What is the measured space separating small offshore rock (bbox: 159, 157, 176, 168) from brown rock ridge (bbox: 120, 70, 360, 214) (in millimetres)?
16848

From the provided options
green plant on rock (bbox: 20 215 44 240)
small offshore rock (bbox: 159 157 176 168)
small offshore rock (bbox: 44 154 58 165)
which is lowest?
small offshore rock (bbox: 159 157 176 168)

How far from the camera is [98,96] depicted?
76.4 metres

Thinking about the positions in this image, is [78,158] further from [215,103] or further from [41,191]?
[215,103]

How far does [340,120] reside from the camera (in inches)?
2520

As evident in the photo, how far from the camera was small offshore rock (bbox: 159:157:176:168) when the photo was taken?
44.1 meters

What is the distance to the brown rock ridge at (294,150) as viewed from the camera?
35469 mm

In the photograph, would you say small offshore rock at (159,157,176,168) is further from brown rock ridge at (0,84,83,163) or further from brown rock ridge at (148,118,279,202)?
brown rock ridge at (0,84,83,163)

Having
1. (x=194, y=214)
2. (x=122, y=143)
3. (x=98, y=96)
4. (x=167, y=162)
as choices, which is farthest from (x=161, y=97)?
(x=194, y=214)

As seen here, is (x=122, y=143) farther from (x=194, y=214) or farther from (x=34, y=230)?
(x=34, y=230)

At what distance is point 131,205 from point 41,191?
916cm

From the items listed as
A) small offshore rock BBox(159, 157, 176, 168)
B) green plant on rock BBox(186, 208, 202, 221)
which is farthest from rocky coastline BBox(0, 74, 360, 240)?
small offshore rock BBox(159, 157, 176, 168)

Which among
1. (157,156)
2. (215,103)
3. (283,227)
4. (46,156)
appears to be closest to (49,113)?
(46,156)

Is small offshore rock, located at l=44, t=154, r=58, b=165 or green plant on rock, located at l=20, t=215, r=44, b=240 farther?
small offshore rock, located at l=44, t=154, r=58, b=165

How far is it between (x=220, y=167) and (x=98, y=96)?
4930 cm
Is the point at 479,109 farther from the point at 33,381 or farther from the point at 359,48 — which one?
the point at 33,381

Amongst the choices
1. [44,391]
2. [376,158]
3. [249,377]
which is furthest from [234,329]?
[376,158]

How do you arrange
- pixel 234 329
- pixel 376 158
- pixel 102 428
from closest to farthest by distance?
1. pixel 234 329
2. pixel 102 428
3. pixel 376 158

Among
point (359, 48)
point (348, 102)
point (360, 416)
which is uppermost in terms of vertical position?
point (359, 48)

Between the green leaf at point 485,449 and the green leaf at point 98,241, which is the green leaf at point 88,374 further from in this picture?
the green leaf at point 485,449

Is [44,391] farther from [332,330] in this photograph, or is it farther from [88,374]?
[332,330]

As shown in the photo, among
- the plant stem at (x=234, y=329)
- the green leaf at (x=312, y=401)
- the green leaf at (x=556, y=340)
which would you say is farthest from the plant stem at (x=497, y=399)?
================================
Reproduce every one of the rows above word for word, without changing or leaving out anything.

ANSWER TO THIS TASK |
What is the measured space separating small offshore rock (bbox: 159, 157, 176, 168) from brown rock ridge (bbox: 120, 70, 360, 214) (in millimetres)?
16848

From the provided options
green plant on rock (bbox: 20 215 44 240)
small offshore rock (bbox: 159 157 176 168)
small offshore rock (bbox: 44 154 58 165)
which is lowest?
small offshore rock (bbox: 159 157 176 168)

How far from the camera is [98,96] depicted?
76.4 metres

Thinking about the positions in this image, is [78,158] further from [215,103] or further from [41,191]?
[215,103]

How far does [340,120] reside from the camera (in inches)?
2520

As evident in the photo, how far from the camera was small offshore rock (bbox: 159:157:176:168) when the photo was taken?
44.1 meters

What is the distance to the brown rock ridge at (294,150) as viewed from the camera?
35469 mm

In the photograph, would you say small offshore rock at (159,157,176,168) is further from brown rock ridge at (0,84,83,163) or further from brown rock ridge at (148,118,279,202)?
brown rock ridge at (0,84,83,163)

Having
1. (x=194, y=214)
2. (x=122, y=143)
3. (x=98, y=96)
4. (x=167, y=162)
as choices, which is farthest from (x=161, y=97)?
(x=194, y=214)

As seen here, is (x=122, y=143) farther from (x=194, y=214) or farther from (x=34, y=230)?
(x=34, y=230)

At what distance is point 131,205 from point 41,191?
916cm

From the items listed as
A) small offshore rock BBox(159, 157, 176, 168)
B) green plant on rock BBox(186, 208, 202, 221)
which is farthest from rocky coastline BBox(0, 74, 360, 240)?
small offshore rock BBox(159, 157, 176, 168)

Which among
1. (157,156)
2. (215,103)
3. (283,227)
4. (46,156)
appears to be closest to (49,113)?
(46,156)

Is small offshore rock, located at l=44, t=154, r=58, b=165 or green plant on rock, located at l=20, t=215, r=44, b=240 farther?
small offshore rock, located at l=44, t=154, r=58, b=165

How far is it between (x=220, y=167) and (x=98, y=96)?
4930 cm
Is the point at 479,109 farther from the point at 33,381 or farther from the point at 359,48 — which one?
the point at 33,381

Amongst the choices
1. [44,391]
2. [376,158]
3. [249,377]
which is furthest from [234,329]?
[376,158]

How do you arrange
- pixel 234 329
- pixel 376 158
- pixel 102 428
from closest to farthest by distance?
1. pixel 234 329
2. pixel 102 428
3. pixel 376 158

Among
point (359, 48)
point (348, 102)
point (360, 416)
which is uppermost in terms of vertical position?
point (359, 48)

Between the green leaf at point 485,449 and the green leaf at point 98,241, which is the green leaf at point 88,374 further from in this picture?
the green leaf at point 485,449

Is [44,391] farther from [332,330] in this photograph, or is it farther from [88,374]?
[332,330]

As shown in the photo, among
- the plant stem at (x=234, y=329)
- the green leaf at (x=312, y=401)
- the green leaf at (x=556, y=340)
which would you say is farthest from the plant stem at (x=497, y=399)?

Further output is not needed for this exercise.